*Provided information*
______________________________

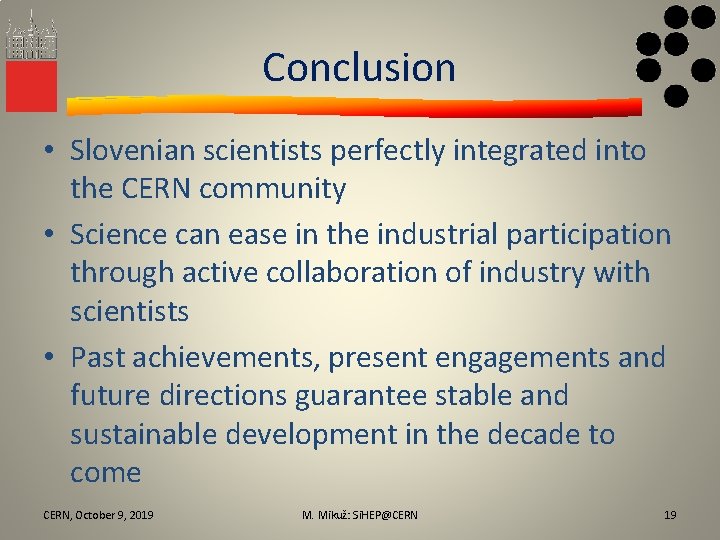 Conclusion

• Slovenian scientists perfectly integrated into the CERN community

• Science can ease in the industrial participation through active collaboration of industry with scientists

• Past achievements, present engagements and future directions guarantee stable and sustainable development in the decade to come

CERN, October 9, 2019

M. Mikuž: SiHEP@CERN

19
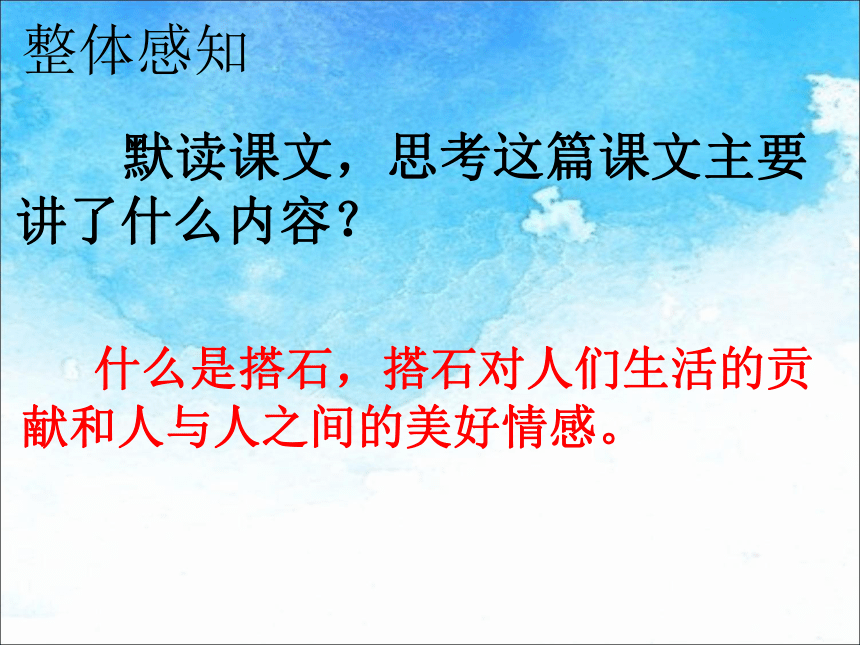 整体感知

默读课文，思考这篇课文主要讲了什么内容？

什么是搭石，搭石对人们生活的贡献和人与人之间的美好情感。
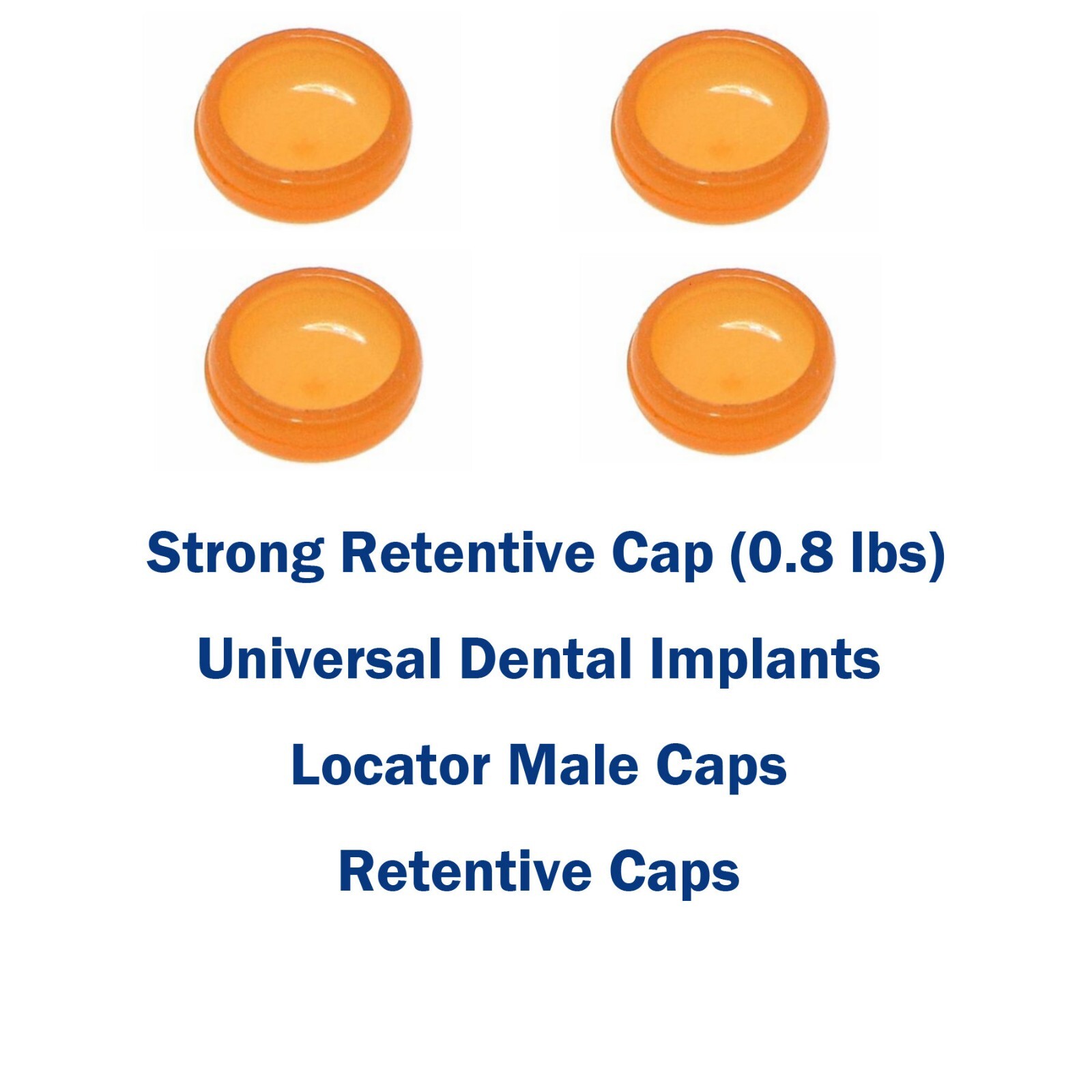 Strong Retentive Cap (0.8 lbs)

Universal Dental Implants

Locator Male Caps

Retentive Caps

______________________________

*Problem*
Print the records above exactly as they stand, but leave out the pictures.

*Exercise result*
 Conclusion

• Slovenian scientists perfectly integrated into the CERN community

• Science can ease in the industrial participation through active collaboration of industry with scientists

• Past achievements, present engagements and future directions guarantee stable and sustainable development in the decade to come

CERN, October 9, 2019

M. Mikuž: SiHEP@CERN

19
 整体感知

默读课文，思考这篇课文主要讲了什么内容？

什么是搭石，搭石对人们生活的贡献和人与人之间的美好情感。
 Strong Retentive Cap (0.8 lbs)

Universal Dental Implants

Locator Male Caps

Retentive Caps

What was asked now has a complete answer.